A05. Inégalités et logement: quelles réponses politiques?

Congrès de la Société québécoise de science politique 2019

A05. Inégalités et logement: quelles réponses politiques?

Responsables: Jean-Vincent Bergeron-Gaudin, Université de Montréal (jean-vincent.bergeron-gaudin@umontreal.ca) et Renaud Goyer, UQAM (renaud.goyer@umontreal.ca)

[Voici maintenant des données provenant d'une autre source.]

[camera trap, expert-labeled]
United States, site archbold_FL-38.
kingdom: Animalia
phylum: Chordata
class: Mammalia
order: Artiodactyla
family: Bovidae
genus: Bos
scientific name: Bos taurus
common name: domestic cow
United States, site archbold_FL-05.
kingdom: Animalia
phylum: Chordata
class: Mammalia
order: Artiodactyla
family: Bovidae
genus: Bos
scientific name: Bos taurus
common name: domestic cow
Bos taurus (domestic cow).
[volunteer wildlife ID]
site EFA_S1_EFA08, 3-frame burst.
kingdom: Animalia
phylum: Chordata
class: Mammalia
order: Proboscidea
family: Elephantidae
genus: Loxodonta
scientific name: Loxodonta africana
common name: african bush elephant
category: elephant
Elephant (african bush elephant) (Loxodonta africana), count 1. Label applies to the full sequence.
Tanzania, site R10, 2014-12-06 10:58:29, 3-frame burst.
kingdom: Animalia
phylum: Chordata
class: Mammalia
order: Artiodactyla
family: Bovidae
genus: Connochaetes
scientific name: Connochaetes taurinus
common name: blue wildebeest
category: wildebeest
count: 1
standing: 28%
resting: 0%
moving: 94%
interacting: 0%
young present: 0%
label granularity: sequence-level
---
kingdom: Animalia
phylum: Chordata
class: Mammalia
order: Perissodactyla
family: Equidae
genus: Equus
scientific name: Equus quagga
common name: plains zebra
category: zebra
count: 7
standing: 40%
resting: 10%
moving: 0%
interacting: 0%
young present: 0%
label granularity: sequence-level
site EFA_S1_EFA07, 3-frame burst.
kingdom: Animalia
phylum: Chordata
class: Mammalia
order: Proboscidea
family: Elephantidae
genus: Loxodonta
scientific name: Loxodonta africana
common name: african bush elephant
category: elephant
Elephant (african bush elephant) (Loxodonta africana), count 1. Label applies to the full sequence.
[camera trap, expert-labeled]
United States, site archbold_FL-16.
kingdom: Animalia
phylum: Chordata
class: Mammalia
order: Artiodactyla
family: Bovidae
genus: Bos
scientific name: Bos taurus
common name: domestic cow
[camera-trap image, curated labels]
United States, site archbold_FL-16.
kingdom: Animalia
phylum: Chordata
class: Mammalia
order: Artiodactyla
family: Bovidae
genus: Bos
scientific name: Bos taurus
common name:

22 mai 2019 de 9h30-12h45 @ C-1017-2

Description de l’atelier:

La crise des suprimes survenue aux États-Unis en 2008 a rappelé à la face du monde le rôle central qu’exerce le logement dans la production du système capitaliste. Relégué au statut de simple marchandise, le logement est non seulement acheté, échangé et vendu comme n’importe quel autre bien de consommation, mais il fait également l’objet d’une importante spéculation financière dénaturant sa fonction première de réponse à un besoin fondamental. Cet encastrement dans l’économie en fait un puissant révélateur des inégalités qui traversent les sociétés contemporaines. Des inégalités économiques, dans la mesure où le logement divise et segmente les individus selon leur position sur le marché de l’immobilier, entre propriétaires et locataires, entre spéculateurs et expulsé-e-s, entre promoteurs et résident-e-s déplacé-e-s. Des inégalités spatiales qui répartissent les ménages dans l’espace, valorisent ou stigmatisent certains quartiers et conditionnent la distribution des services. Des inégalités sociales aussi, du fait que l’accès au logement n’est pas vécu de la même façon que l’on soit un homme ou une femme, un jeune ou un individu âgé, une personne blanche ou racisée, et varie selon les catégories sociales. Dans l’ensemble, le logement demeure une question éminemment politique, qui conduit presque immanquablement à une réflexion sur les rapports de domination et les modes de répartition du pouvoir au sein des sociétés.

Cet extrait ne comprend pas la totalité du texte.